After all tenants distribute storage resources, if the remaining storage resources still exist in the cloud storage system, proportionally distributing the remaining storage resources among the tenants with the minimum throughput rate guarantee requirement, so that the rate of generating tokens by the token bucket of the corresponding virtual block device is increased according to the same proportion;
wherein, the distribution proportion for distributing the residual storage resources is the ratio of the corresponding minimum throughput rate; for example, the performance requirement of the tenant 1 indicates that the tenant requires a minimum throughput guarantee of not less than 10MB/s, the performance requirement of the tenant 2 indicates that the tenant requires a minimum throughput guarantee of not less than 20MB/s, and the currently available storage resource is 60MB/s, then after the tenant 1 and the tenant 2 are respectively allocated with storage bandwidths of 10MB/s and 20MB/s, the system still has an idle bandwidth of 30MB/s, and the remaining idle bandwidth is calculated according to a ratio of 10MB/s: the proportion of 20MB/s =1 is that 2 is allocated to tenant 1 and tenant 2, and after allocation is finished, the storage bandwidths allocated to tenant 1 and tenant 2 are 20MB/s and 40MB/s respectively;
according to the resource management method for coordination performance isolation and data recovery optimization, when no data recovery request occurs, the allocation of storage resources is completed in two rounds: in the first round of allocation, the lowest performance requirement of all tenants is guaranteed; in the second round of allocation, allocating the residual storage resources to the tenants with the minimum throughput rate guarantee in proportion; therefore, when data recovery optimization is needed, the quality of service for tenants can be improved as much as possible, and the resource utilization rate can be maximized.

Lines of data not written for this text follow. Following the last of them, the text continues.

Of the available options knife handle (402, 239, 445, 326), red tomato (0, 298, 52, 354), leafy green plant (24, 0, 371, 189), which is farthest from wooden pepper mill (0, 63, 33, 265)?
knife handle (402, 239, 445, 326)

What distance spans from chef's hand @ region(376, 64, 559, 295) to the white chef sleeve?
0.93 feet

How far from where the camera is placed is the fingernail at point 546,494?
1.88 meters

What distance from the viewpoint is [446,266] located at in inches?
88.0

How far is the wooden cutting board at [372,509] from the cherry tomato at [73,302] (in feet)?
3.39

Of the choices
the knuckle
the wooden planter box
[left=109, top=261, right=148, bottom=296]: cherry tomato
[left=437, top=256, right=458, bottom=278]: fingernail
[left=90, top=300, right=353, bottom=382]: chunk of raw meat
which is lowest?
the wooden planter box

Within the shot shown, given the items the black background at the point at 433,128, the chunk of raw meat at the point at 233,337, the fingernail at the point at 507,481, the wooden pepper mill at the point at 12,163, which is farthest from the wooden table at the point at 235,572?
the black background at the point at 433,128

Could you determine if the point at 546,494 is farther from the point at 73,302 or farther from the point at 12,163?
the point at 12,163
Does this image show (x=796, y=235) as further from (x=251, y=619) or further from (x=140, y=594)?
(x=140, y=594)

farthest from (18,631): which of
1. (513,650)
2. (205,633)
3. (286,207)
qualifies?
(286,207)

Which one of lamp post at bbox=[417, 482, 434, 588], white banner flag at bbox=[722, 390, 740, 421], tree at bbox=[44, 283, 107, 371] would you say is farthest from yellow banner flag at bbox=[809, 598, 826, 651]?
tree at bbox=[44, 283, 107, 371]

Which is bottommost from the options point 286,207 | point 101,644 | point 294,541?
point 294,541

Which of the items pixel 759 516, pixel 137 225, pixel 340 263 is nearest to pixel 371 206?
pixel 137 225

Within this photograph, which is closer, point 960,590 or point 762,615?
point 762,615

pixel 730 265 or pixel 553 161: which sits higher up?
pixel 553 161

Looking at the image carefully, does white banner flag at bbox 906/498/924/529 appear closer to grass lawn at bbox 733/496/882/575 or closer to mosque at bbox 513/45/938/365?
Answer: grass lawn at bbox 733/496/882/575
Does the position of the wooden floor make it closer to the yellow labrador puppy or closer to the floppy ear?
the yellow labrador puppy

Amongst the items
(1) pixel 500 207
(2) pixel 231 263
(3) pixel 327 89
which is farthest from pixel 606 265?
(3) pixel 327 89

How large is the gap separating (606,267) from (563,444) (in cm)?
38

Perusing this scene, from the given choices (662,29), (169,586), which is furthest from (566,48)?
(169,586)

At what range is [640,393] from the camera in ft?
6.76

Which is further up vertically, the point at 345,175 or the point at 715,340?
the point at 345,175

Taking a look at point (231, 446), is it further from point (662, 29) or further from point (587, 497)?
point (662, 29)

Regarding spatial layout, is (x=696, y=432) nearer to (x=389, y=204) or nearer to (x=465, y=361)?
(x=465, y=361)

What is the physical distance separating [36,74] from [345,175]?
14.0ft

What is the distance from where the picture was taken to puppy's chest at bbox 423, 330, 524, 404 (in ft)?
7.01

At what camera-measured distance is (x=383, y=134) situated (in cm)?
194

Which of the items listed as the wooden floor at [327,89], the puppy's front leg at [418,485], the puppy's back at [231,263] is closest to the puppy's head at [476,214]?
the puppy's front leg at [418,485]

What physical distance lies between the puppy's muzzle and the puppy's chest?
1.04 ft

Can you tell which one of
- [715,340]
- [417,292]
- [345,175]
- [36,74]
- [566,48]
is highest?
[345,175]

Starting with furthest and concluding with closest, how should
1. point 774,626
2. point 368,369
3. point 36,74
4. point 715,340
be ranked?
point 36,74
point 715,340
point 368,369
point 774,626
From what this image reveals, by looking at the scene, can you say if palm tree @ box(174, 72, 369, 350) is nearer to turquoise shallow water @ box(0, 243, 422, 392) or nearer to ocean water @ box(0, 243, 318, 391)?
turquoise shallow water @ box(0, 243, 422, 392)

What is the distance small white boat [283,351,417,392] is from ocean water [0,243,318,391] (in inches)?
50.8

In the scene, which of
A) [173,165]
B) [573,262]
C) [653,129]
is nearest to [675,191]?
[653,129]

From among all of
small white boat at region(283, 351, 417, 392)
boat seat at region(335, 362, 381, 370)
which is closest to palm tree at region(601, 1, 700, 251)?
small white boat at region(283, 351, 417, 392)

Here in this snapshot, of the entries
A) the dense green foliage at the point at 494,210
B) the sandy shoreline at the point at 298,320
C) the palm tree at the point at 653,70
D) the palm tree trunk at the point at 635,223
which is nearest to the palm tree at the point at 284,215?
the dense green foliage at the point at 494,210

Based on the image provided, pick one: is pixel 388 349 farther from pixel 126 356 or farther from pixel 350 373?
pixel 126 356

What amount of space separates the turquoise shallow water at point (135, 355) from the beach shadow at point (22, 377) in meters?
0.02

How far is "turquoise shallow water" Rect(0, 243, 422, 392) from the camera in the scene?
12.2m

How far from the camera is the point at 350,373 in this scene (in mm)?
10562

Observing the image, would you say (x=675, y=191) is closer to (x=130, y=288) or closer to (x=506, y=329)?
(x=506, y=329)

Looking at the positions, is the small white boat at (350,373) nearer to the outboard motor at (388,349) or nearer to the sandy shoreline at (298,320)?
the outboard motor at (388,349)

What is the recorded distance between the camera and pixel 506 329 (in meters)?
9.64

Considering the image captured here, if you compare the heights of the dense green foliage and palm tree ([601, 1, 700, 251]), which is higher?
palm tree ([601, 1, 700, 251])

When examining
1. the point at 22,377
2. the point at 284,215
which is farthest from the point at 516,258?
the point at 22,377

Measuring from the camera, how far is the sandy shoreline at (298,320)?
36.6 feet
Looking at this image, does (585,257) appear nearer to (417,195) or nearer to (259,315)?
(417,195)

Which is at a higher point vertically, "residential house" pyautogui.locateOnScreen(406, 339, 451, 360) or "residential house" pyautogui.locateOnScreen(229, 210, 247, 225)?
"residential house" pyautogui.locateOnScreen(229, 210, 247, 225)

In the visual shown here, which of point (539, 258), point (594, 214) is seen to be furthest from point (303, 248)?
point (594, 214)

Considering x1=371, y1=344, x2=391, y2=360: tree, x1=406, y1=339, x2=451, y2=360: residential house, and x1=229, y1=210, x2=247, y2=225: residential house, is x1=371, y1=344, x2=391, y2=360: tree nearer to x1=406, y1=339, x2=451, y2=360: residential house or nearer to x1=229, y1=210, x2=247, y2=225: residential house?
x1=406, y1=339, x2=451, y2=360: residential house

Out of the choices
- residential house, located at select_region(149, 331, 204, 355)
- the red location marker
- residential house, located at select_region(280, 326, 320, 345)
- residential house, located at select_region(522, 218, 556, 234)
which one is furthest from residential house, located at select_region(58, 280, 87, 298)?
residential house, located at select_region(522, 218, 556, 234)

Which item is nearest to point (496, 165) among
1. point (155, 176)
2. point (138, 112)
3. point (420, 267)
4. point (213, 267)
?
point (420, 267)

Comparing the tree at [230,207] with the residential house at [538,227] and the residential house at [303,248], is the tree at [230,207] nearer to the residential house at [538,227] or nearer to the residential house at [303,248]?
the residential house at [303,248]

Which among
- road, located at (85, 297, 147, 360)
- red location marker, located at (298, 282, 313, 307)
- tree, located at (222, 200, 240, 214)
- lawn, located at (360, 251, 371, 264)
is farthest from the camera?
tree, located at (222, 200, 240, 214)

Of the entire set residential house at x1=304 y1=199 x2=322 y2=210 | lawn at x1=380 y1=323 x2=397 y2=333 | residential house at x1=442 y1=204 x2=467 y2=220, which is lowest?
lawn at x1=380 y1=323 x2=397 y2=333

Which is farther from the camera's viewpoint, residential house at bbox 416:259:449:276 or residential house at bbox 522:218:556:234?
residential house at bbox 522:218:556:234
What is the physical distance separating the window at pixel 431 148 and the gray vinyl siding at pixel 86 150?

In an optional embodiment, at a client, a tenant IO request is sent to a storage node, and the method includes:
when a tenant IO request is sent, consuming tokens in a token bucket of corresponding virtual block equipment, wherein the number of the consumed tokens is equal to the size of the request;
and if the number of tokens in the token bucket is not enough to serve the tenant IO request, enabling the process initiating the tenant IO request to be dormant until enough tokens are generated in the token bucket.
In an optional embodiment, at a storage node end of a cloud storage system, various types of requests are received, and different types of requests are scheduled according to a priority ratio, where the method includes:
constructing a request queue for each type of request at the storage node end, wherein the priority of the request queue is consistent with that of the requests in the request queue;
carrying out request scheduling from different queues according to priority proportion; the specific request scheduling mechanism is determined by a specific cloud storage system, for example, in a Ceph system, request scheduling is realized by creating a token bucket for each request queue, and accordingly, in the Ceph system, request scheduling is performed according to priority ratios of queues, specifically, the ratio of token generation rates in the token buckets of different queues is consistent with the ratio of priorities of the request queues; for the request scheduling mechanisms in other cloud storage systems, which will not be listed one by one here, it should be understood that, after the requests are scheduled from different queues according to the priority ratio, the proportion of the storage resources allocated to each request queue is consistent with the priority ratio of the request queue, that is, the storage resources are allocated to different types of requests according to the priority ratio.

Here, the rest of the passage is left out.